L’enfant voit le jour, l’énigme physique demeure obscure. Le chercheur la confie à un étudiant en master. «Le sujet était marrant et un peu risqué, se souvient Samuel Poincloux. Dans le laboratoire, ils travaillent aussi sur les ­origamis ou les ballons, mais il y a mille autres équipes dans le monde qui le font. Là, le terrain était à peu près vierge. Dans les années 1960-1970, des ingénieurs avaient fait des études mécaniques à l’échelle de la maille. Mais pas au niveau du système, avec une approche de physiciens. Je ne pensais pas que ce serait si compliqué et si long.»

Le master s’est transformé en thèse. Samuel Poincloux a appris à tricoter – à la main, mais aussi sur une vieille machine achetée sur eBay. Il a observé les entrelacs du jersey, scruté ces fameuses mailles et leur déformation, suivi le déplacement des points. Il a constaté que le système laissait apparaître des «chaînettes», cette forme générique prise, sous l’effet de la gravité, par un câble tenu à ses deux extrémités.

Puis il s’est lancé dans la théorie, fixant les grands principes mais surtout réparant les accrocs qui survenaient dans les équations. «Par exemple, un système a normalement un état de référence, stable, à partir duquel on l’étudie, explique Frédéric Lechenault.
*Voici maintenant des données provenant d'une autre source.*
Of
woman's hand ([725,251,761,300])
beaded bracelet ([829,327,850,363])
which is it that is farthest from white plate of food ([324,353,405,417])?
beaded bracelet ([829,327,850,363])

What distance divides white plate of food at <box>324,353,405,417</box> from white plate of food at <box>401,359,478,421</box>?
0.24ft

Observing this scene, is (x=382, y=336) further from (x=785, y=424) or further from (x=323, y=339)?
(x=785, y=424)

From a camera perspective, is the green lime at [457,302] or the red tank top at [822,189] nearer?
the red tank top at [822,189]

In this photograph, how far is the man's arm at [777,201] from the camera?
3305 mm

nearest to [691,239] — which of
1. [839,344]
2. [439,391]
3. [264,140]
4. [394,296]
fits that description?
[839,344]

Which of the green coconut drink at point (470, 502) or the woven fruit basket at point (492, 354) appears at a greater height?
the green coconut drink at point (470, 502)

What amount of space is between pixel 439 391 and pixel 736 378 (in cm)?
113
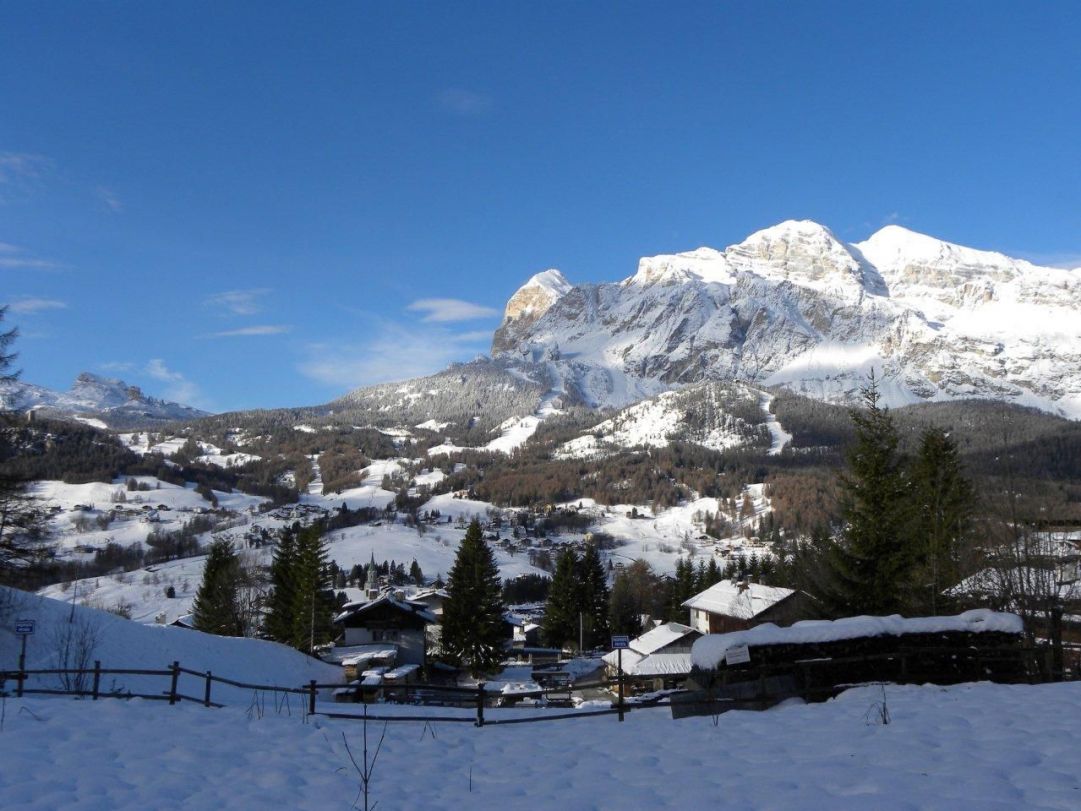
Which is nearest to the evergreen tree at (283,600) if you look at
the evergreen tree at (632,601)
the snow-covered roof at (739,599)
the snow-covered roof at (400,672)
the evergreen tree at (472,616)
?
the snow-covered roof at (400,672)

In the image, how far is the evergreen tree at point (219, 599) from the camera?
47719mm

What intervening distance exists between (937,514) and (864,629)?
870 centimetres

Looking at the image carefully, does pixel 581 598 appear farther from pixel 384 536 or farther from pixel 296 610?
pixel 384 536

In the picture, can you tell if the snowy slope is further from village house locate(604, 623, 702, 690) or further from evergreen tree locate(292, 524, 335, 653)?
village house locate(604, 623, 702, 690)

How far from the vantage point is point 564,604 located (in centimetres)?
6594

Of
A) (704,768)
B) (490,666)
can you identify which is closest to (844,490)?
(704,768)

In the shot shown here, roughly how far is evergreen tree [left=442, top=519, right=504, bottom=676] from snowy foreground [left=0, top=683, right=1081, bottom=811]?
1508 inches

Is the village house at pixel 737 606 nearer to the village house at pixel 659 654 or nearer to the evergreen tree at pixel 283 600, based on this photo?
the village house at pixel 659 654

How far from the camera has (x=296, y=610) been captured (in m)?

Là, si on secoue un tricot, il se froisse et trouve un nouvel état d’équilibre. Où est la référence?» Les chercheurs finissent par établir que le système dispose d’au moins deux états d’équilibre.

L'«avalanche» omniprésente

Pour simplifier leur travail, ils choisissent d’utiliser le fil de nylon, inextensible. «Avec de la laine, c’était beaucoup trop compliqué», assure Samuel Poincloux. L’équation centrale, au cœur de leur premier article, tient en une longue ligne – c’est peu, pour un phénomène si complexe – et permet de décrire le système à partir de trois paramètres: deux grandeurs géométriques, définissant la taille de la maille, et une valeur énergétique, la flexibilité du fil, qui apportera la réponse mécanique du système.

Dans ses observations, Samuel Poincloux avait également constaté d’étranges à-coups lors de l’étirement du tricot. Une sorte de «bruit» dans l’évolution linéaire de la matière. Ce phénomène a un nom: l’«avalanche». En physique, il ne désigne pas seulement l’effet d’entraînement qui préside à l’effondrement d’une masse neigeuse. On le retrouve un peu partout, des feux de forêt aux krachs boursiers, du riz soufflé mouillé par le lait au papier froissé, toujours associé à un bruit, à des crépitements. En déformant très lentement le tricot, des grincements sont justement apparus aux oreilles de Samuel Poincloux.

«Comme les failles sismiques»

Cette fois, c’est au frottement du fil sur lui-même et au glissement des mailles les unes sur les autres que les physiciens ont dû s’intéresser. Ils mesurent les forces en présence, observent la déformation des mailles et font deux avancées: d’une part, ils caractérisent ces fameux à-coups, que l’anglais scientifique nomme «stick-slip» («coller-glisser»); d’autre part, ils mettent en évidence des lignes diagonales séparant différentes zones du tissu. Des failles qui se forment, lâchent, transmettent leur énergie, se réorganisent. «Comme les failles sismiques», souligne Samuel Poincloux.

Anecdotique? La publication du second article, le 30 juillet, dans Physical Review Letters, une des plus prestigieuses revues de physique, témoigne du contraire. Pour Frédéric Lechenault, cette physique du jersey porte la promesse de nombreux développements. Le chercheur imagine «des textiles intelligents, comme des habits qui deviendraient plus lâches quand la température augmente ou dont on peut faire évoluer les formes». Mais plus profondément, il en est convaincu: «En tirant sur mon tricot, je fais des choses au moins aussi fondamentales que celui qui cherche à décrire l’univers. Je décris la complexité du monde, du vivant, du quotidien.» Je tricote, donc je suis.